### SET OF TASKS
1/ In the account of the neighborhood woman's sudden death, what was her illness mistakenly diagnosed as?
2/ Carry the account of the neighborhood woman's sudden death further, starting right after its last sentence.

### PROVIDED TEXT

════════

I took the boy to our neighborhood community center today, where often we gather with other parents and young children to play and visit.
During this time, one of my friends received a call from yet another friend, informing her and all of us by proxy, of the shocking and sudden death of a neighborhood woman. I did not know her well, just to say hello to on the playground or at neighborhood festivals. I know, however, that she was well loved, had a close knit gaggle of girlfriends, two young girls, a beloved husband and a was never anything less than warm and kind in my small experience of her. We did know a lot of the same people, and I'm told she was the life of the party, a splendidly sparkly human.
Meningitis, I hear. Turned away from the emergency room last night, for a mistakenly diagnosed ear infection, and passed by morning.

════════

### Collected data

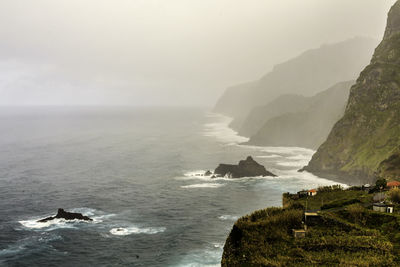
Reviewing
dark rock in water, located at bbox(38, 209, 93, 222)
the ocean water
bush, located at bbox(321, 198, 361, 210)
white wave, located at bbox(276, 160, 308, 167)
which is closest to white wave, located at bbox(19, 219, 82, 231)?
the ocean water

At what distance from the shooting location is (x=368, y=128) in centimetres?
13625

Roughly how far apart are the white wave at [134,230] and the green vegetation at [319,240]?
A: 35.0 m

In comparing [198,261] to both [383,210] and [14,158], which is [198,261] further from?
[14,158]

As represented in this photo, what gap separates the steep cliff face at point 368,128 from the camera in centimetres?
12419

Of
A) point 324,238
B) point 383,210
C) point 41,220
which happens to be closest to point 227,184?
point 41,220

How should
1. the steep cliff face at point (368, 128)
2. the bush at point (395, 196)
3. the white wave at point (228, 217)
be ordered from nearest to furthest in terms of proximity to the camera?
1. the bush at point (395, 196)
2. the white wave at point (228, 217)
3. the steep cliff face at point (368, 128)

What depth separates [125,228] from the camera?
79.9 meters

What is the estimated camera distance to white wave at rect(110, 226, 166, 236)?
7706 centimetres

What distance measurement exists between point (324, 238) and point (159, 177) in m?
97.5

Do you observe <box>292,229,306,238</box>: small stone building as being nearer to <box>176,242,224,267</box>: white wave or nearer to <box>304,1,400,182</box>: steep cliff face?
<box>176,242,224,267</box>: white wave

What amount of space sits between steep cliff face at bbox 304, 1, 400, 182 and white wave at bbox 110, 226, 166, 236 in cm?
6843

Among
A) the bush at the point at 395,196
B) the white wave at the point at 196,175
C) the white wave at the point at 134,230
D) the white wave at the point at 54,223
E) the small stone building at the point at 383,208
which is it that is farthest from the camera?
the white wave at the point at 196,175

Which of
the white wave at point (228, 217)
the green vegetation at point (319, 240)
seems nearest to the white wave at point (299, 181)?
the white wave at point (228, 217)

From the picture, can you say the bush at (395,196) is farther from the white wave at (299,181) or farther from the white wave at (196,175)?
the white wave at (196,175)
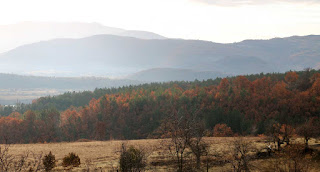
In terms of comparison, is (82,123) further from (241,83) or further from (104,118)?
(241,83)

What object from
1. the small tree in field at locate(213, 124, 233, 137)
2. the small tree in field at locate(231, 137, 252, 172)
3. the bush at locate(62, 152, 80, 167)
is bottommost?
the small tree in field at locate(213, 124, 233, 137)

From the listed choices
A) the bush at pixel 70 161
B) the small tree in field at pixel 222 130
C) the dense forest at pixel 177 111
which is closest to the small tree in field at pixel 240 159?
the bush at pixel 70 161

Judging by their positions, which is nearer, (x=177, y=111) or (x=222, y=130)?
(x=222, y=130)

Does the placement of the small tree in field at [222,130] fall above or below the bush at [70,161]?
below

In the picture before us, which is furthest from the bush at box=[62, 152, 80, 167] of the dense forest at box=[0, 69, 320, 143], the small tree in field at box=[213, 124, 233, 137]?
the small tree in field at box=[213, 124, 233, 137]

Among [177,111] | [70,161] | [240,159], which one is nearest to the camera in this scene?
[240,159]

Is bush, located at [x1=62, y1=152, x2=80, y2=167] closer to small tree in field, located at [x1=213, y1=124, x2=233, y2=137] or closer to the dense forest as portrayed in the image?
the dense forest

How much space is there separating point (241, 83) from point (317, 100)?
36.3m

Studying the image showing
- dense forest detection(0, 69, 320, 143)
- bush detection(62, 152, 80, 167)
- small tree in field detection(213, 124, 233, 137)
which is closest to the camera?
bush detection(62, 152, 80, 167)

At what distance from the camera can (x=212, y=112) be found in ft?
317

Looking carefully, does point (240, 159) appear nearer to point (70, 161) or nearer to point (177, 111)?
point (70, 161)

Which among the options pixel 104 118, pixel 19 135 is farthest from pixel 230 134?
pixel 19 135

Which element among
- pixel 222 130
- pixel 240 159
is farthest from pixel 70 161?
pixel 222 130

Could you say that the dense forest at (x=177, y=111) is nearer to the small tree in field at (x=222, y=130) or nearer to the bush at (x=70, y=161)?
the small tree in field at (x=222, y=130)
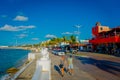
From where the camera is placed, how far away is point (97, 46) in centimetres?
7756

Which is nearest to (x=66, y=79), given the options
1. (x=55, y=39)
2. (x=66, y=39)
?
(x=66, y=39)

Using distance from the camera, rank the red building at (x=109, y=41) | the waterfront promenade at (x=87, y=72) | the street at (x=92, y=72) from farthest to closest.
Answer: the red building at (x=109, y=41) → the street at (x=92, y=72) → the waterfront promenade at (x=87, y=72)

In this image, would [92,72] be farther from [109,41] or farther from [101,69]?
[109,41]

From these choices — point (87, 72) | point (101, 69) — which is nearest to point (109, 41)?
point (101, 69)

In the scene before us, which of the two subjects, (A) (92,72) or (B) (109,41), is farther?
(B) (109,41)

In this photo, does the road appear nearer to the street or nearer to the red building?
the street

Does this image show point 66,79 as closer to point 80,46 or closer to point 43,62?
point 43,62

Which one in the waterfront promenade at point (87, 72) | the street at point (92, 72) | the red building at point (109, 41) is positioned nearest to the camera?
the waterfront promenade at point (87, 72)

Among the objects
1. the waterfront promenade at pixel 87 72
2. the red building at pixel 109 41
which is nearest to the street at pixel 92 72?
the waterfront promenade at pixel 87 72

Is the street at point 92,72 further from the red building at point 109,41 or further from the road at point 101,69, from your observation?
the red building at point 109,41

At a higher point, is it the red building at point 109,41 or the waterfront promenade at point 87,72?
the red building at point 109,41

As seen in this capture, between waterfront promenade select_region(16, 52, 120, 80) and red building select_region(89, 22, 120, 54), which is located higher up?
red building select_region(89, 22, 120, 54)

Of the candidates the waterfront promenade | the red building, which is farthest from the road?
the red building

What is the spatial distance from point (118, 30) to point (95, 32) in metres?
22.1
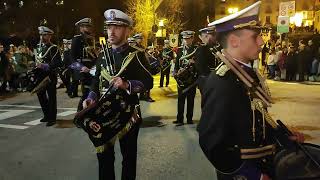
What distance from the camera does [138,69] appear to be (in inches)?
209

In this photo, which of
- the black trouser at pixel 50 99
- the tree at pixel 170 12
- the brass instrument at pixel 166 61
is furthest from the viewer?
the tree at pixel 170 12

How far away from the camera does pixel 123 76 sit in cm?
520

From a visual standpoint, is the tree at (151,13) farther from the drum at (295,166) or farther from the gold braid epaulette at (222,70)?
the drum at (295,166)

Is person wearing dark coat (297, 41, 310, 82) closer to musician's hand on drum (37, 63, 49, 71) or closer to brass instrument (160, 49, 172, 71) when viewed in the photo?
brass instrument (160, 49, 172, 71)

════════

### EXPECTED OUTPUTS
1/ An ear infection.

2/
I am deeply shocked and saddened, and too, recognize that my worries are but paltry in comparison. Perpective. Yes. Looks like my lamenting over not yet finding a job is foolish, I told one friend. My niggling concerns feel so wrong headed.
I just want to love my family up and snuggle with them into this blowsy day and into the dark night. I want to be really alive while I'm here and as fully present as humanly possible. I want to laugh longer, cry harder, love bigger, stay stronger. And hold those I love a little closer, a little dearer.
RIP, neighbor mama. Your husband and children will be well loved by many. Though none, of course, will be you.